TRY IT >>
In the Hagley passage below, update the part that opens with "You enter the" and closes with "sites and exhibits.", replacing "museum shop" with "gift shop".

PASSAGE SHOWN >>
---*---

The Visitors Center and Museum at the entrance to Hagley
The Visitors Center and Museum at the entrance to Hagley
Photo credit: 
Photo by Gregory Coin

The Delaware History Museum is a museum. Longwood Gardens is a garden (albeit a huuuuge garden). The Brandywine Zoo is a zoo. But Hagley, much like Winterthur, has so many facets that it’s impossible to wrap them all into a single descriptive title. Hagley is a 235-acre historic site, a history museum, a world-class industriall history library, a garden, an education center, the ancestral home of the du Pont family and company in America, and one of the most beautiful riverfront landscapes on the east coast.

You enter the Hagley Visitor Center complex from Barley Mill Road which intersects Route 141 just east of scenic Montchanin Road (Route 100).  Make a left turn into Hagley at the Brandywine River! The center houses a small but interesting museum shop and a museum offering visitors a look at 200 years of DuPont Company history. It features some of the company's most innovative products from nylon stockings to its Nomex fiber that insulates firemen’s coats all over the world. And, like Winterthur, the property is so large that you’ll need to take a bus from the Visitors Center to the various historic sites and exhibits.

E. I. du Pont built the first du Pont home in America, which he called Eleutherian Mills, in 1803. It sits on the crest of a hill overlooking the Brandywine River at Hagley. The Georgian-style residence is furnished with antiques and memorabilia of the five generations of du Ponts associated with the property. And next to the home there is a French-style garden created by Mr. du Pont, who was an avid botanist.

---*---

PROVIDED DATA >>
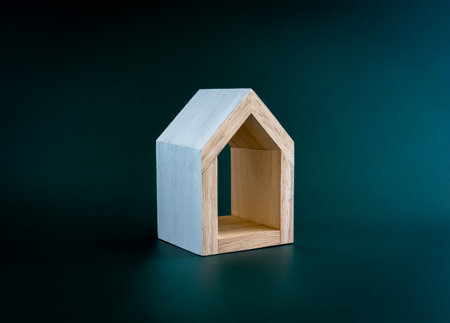 Home, house, family, real estate, property concepts. White minimal miniature wooden small house isolated on dark green background.の写真素材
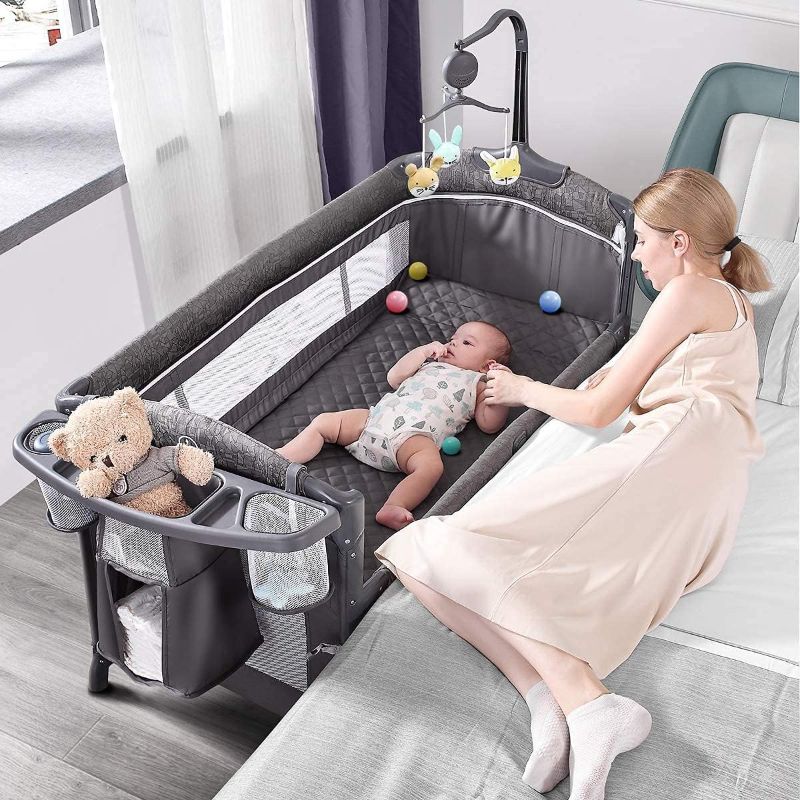 Photo 1 of *********unknown iof completye************
Baby Bassinet Bedside Crib, Pack and Play with Mattress, Diaper Changer and Playards from Newborn to Toddles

---*---

RESULT >>
You enter the Hagley Visitor Center complex from Barley Mill Road which intersects Route 141 just east of scenic Montchanin Road (Route 100).  Make a left turn into Hagley at the Brandywine River! The center houses a small but interesting gift shop and a museum offering visitors a look at 200 years of DuPont Company history. It features some of the company's most innovative products from nylon stockings to its Nomex fiber that insulates firemen’s coats all over the world. And, like Winterthur, the property is so large that you’ll need to take a bus from the Visitors Center to the various historic sites and exhibits.